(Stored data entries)
━━━━━━━━━━

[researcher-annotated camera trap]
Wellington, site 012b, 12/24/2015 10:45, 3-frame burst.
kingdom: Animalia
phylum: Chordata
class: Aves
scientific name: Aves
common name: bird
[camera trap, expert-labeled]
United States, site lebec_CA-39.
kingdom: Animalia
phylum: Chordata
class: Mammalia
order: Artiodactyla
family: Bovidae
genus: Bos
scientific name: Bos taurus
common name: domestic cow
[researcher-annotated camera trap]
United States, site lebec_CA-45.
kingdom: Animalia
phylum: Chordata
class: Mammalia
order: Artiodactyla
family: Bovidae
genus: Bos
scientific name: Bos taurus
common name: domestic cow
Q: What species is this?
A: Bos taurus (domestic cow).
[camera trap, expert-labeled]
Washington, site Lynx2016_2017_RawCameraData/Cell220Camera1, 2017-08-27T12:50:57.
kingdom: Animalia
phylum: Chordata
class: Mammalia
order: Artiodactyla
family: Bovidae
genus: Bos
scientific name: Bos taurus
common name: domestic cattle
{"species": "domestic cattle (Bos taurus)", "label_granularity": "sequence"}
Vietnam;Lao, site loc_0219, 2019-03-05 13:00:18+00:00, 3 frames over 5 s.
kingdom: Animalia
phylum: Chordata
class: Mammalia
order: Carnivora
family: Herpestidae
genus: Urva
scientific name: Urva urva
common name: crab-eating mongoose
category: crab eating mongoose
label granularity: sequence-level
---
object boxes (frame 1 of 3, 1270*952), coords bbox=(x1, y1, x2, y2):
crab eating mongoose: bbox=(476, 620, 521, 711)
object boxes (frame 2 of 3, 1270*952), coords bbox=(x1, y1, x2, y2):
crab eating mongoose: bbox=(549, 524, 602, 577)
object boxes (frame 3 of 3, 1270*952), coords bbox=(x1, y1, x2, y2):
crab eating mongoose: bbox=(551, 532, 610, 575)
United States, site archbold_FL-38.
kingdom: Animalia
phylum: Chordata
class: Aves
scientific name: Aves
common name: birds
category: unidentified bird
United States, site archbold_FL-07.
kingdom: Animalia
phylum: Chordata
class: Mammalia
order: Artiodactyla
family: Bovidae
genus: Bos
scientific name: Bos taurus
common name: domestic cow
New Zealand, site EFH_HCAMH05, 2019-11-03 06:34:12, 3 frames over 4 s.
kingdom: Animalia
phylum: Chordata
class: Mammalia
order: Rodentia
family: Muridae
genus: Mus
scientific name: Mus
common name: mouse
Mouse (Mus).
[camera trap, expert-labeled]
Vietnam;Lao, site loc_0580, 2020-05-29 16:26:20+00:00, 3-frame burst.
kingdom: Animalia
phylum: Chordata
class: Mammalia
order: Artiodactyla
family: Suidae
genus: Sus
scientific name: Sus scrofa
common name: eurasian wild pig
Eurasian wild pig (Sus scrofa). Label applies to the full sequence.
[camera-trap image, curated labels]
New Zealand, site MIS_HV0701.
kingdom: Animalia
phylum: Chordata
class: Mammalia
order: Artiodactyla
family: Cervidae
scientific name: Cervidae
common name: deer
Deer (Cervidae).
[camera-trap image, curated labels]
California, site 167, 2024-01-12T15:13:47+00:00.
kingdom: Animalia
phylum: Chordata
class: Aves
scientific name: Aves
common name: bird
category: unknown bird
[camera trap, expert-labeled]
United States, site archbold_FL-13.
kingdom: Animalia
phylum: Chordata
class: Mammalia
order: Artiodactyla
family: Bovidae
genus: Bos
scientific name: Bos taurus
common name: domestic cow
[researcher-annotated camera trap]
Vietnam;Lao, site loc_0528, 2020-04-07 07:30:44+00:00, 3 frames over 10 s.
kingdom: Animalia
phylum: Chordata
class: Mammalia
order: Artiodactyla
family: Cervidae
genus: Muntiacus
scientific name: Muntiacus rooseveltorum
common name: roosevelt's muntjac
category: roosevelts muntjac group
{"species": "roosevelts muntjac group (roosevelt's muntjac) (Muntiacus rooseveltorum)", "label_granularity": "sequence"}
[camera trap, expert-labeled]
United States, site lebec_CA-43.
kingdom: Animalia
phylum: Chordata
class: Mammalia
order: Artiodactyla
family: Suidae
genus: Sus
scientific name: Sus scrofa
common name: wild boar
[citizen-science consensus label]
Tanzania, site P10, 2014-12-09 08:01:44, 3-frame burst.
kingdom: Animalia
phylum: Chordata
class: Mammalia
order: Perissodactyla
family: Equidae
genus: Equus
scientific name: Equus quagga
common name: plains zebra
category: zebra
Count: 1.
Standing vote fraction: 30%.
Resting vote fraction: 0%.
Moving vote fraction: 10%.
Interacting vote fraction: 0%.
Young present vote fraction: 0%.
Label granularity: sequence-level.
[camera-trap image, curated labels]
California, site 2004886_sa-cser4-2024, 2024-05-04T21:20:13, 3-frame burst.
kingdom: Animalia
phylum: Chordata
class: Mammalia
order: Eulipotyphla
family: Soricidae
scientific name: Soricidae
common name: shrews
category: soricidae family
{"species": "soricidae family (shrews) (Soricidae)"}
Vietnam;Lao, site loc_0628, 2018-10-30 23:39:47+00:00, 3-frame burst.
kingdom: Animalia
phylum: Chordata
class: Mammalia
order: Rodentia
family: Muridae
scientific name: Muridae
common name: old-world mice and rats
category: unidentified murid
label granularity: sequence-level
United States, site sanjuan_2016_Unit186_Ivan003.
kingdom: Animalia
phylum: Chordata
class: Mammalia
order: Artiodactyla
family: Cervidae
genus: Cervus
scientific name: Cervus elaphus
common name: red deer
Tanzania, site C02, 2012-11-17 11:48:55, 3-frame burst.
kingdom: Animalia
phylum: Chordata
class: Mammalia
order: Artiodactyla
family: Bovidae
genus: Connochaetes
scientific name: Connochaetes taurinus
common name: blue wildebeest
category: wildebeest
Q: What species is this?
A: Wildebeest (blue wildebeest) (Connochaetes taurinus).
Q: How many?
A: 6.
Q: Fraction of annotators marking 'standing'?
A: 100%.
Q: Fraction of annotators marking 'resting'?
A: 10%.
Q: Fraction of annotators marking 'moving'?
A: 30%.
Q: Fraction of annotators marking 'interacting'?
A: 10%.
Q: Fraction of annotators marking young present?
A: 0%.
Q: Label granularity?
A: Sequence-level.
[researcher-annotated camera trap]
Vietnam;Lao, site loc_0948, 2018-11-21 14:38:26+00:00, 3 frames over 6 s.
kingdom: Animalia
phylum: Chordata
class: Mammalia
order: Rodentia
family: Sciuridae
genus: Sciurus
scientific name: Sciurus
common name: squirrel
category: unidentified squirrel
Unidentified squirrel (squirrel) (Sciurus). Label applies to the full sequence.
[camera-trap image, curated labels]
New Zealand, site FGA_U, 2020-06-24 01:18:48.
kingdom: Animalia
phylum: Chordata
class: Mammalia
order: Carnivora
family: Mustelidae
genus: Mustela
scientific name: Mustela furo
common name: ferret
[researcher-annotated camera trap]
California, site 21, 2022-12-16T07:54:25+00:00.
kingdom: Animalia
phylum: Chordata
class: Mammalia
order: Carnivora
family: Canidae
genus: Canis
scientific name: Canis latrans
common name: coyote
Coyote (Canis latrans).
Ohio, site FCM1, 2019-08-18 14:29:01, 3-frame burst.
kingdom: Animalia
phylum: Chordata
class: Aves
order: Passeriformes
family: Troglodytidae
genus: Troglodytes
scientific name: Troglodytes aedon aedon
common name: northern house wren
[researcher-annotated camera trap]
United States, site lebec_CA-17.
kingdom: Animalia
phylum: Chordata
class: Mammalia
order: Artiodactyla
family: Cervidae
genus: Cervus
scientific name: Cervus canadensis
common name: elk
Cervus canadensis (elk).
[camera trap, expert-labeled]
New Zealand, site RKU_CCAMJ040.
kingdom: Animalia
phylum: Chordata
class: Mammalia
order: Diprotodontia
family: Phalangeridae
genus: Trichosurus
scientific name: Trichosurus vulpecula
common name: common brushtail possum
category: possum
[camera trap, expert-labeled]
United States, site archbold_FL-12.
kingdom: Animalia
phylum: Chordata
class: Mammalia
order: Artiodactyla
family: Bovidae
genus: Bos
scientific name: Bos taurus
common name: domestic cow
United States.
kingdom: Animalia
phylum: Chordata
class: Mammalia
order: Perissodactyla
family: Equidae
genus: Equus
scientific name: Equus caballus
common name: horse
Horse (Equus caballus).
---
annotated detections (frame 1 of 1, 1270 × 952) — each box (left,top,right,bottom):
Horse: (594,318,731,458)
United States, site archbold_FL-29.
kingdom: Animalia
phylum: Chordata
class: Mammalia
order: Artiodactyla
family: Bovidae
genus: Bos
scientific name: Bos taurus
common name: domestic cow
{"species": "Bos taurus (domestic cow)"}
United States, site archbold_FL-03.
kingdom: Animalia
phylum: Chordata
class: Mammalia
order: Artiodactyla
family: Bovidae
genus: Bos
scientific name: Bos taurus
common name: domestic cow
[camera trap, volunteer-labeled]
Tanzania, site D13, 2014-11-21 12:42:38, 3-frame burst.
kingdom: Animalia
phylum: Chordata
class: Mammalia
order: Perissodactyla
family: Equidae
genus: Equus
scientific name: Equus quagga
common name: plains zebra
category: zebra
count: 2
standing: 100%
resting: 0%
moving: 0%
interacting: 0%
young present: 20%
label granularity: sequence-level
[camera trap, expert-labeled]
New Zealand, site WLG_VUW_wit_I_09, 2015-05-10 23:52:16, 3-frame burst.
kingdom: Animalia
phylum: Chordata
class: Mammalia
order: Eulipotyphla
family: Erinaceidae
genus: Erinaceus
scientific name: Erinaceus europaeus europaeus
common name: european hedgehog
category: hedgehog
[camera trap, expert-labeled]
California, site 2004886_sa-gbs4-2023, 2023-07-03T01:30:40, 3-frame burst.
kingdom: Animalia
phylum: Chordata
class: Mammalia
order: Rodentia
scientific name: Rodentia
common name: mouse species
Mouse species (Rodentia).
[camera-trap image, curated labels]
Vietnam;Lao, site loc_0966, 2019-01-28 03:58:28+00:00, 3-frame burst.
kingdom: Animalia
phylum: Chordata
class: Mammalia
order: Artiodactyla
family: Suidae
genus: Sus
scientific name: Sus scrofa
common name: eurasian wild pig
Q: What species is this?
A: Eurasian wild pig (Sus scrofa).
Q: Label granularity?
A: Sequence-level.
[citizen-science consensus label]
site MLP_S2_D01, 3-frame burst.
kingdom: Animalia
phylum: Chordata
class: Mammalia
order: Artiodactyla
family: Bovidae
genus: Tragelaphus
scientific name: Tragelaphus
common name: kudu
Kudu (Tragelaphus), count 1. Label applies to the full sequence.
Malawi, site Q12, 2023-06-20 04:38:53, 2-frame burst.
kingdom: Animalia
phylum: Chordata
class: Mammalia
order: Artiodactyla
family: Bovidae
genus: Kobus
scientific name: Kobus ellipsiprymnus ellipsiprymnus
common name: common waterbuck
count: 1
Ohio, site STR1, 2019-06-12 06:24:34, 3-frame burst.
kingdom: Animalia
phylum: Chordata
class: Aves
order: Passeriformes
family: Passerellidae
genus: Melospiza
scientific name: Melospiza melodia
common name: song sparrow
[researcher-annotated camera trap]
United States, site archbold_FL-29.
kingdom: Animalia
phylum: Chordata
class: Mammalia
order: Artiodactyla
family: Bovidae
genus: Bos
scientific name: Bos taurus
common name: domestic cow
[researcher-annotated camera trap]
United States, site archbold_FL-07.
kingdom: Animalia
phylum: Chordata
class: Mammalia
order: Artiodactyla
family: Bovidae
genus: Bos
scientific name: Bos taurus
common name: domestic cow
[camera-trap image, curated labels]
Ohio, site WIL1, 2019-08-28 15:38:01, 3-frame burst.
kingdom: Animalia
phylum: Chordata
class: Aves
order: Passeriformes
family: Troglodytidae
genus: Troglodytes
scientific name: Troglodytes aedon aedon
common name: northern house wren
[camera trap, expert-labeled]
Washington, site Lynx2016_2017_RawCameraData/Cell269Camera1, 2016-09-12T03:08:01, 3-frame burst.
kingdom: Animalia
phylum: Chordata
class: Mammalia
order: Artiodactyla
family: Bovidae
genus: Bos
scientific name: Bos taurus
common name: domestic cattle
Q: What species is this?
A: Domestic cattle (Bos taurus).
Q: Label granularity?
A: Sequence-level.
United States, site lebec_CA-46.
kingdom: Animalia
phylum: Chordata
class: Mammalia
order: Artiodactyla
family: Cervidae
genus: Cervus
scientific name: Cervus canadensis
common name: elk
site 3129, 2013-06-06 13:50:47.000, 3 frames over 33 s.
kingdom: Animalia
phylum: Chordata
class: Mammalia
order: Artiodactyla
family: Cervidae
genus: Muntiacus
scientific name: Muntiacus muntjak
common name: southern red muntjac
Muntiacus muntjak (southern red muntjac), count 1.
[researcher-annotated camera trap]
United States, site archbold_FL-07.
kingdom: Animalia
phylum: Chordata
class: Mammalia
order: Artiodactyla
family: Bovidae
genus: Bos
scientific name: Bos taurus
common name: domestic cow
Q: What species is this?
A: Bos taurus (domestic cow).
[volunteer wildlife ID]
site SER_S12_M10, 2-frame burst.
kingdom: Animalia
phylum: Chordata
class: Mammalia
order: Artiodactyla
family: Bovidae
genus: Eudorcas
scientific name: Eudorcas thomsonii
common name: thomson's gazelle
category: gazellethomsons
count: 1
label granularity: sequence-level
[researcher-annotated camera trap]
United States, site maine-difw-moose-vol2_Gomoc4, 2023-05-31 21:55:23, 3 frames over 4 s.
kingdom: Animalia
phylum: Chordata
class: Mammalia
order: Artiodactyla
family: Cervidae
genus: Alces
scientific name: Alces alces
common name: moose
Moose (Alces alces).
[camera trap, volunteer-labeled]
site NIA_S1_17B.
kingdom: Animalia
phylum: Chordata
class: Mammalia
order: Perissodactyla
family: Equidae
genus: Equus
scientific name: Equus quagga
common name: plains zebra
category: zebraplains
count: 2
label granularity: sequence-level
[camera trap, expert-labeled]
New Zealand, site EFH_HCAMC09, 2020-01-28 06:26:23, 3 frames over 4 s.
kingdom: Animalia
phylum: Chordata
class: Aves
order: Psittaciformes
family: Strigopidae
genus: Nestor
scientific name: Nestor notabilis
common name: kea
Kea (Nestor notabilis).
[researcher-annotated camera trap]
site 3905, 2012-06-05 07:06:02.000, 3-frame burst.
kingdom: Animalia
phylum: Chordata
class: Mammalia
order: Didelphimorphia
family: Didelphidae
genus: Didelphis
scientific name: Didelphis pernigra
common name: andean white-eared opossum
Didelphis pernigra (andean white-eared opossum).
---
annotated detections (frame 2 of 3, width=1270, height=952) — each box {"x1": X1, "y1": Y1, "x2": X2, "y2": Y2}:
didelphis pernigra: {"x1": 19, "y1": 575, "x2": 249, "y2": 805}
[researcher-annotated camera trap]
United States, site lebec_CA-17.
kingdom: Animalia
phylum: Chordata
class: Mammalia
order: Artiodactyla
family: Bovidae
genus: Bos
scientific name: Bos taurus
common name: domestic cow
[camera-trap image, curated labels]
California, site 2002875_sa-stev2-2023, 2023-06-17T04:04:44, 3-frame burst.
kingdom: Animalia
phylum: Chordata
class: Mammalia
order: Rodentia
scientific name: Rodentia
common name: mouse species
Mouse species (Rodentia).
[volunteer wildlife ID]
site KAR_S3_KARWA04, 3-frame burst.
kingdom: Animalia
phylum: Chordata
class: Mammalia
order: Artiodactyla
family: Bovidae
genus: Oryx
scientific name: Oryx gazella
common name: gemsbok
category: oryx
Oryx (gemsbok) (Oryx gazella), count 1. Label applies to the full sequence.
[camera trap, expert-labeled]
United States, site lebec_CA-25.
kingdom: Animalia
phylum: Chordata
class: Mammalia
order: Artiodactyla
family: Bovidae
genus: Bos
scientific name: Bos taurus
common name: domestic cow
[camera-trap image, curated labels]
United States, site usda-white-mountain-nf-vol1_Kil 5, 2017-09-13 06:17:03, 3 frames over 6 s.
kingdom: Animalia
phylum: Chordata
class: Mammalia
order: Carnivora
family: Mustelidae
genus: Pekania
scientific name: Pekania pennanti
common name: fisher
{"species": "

━━━━━━━━━━

WHAT YOU ARE ASKED TO DO »
Output the lines from the one with "site KAR_S3_KARWA04, 3-frame burst." to the final line of the entries above, exactly as they stand, please, and nothing else.

EXERCISE RESPONSE »
site KAR_S3_KARWA04, 3-frame burst.
kingdom: Animalia
phylum: Chordata
class: Mammalia
order: Artiodactyla
family: Bovidae
genus: Oryx
scientific name: Oryx gazella
common name: gemsbok
category: oryx
Oryx (gemsbok) (Oryx gazella), count 1. Label applies to the full sequence.
[camera trap, expert-labeled]
United States, site lebec_CA-25.
kingdom: Animalia
phylum: Chordata
class: Mammalia
order: Artiodactyla
family: Bovidae
genus: Bos
scientific name: Bos taurus
common name: domestic cow
[camera-trap image, curated labels]
United States, site usda-white-mountain-nf-vol1_Kil 5, 2017-09-13 06:17:03, 3 frames over 6 s.
kingdom: Animalia
phylum: Chordata
class: Mammalia
order: Carnivora
family: Mustelidae
genus: Pekania
scientific name: Pekania pennanti
common name: fisher
{"species": "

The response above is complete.